§ **WHAT TO PRODUCE**
Only the lines from the start of the entries up to and including the line with "family: Cervidae" should be written out, exactly as they stand.

§ **ENTRIES PROVIDED**
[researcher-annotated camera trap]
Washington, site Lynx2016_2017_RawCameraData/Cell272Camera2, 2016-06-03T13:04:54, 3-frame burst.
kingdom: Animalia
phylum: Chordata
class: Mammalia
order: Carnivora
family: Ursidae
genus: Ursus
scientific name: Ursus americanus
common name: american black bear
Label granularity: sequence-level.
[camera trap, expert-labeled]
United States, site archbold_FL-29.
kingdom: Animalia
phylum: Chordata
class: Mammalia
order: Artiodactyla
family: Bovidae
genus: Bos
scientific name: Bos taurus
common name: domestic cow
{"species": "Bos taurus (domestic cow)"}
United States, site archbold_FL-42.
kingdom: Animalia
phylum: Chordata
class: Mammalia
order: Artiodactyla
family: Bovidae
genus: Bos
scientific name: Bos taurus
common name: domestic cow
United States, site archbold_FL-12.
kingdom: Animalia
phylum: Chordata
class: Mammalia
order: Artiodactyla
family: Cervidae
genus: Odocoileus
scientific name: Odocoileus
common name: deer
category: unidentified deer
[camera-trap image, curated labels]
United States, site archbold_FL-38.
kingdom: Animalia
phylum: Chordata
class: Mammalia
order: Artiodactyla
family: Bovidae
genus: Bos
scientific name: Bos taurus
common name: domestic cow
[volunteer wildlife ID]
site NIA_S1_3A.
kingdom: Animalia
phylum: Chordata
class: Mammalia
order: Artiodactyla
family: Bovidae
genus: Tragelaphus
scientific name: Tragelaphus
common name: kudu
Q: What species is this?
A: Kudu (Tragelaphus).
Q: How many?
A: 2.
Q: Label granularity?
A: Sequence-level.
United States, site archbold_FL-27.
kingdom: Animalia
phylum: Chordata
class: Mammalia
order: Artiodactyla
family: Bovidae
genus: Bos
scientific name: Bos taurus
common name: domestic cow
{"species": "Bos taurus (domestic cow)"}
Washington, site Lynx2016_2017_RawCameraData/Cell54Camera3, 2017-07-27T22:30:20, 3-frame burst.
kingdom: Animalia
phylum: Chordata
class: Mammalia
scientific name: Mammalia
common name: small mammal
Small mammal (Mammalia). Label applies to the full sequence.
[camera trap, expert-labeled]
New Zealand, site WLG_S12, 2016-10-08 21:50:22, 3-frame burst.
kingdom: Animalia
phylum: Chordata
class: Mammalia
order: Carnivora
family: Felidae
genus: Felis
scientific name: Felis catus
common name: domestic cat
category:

§ **RESPONSE BOX**
[researcher-annotated camera trap]
Washington, site Lynx2016_2017_RawCameraData/Cell272Camera2, 2016-06-03T13:04:54, 3-frame burst.
kingdom: Animalia
phylum: Chordata
class: Mammalia
order: Carnivora
family: Ursidae
genus: Ursus
scientific name: Ursus americanus
common name: american black bear
Label granularity: sequence-level.
[camera trap, expert-labeled]
United States, site archbold_FL-29.
kingdom: Animalia
phylum: Chordata
class: Mammalia
order: Artiodactyla
family: Bovidae
genus: Bos
scientific name: Bos taurus
common name: domestic cow
{"species": "Bos taurus (domestic cow)"}
United States, site archbold_FL-42.
kingdom: Animalia
phylum: Chordata
class: Mammalia
order: Artiodactyla
family: Bovidae
genus: Bos
scientific name: Bos taurus
common name: domestic cow
United States, site archbold_FL-12.
kingdom: Animalia
phylum: Chordata
class: Mammalia
order: Artiodactyla
family: Cervidae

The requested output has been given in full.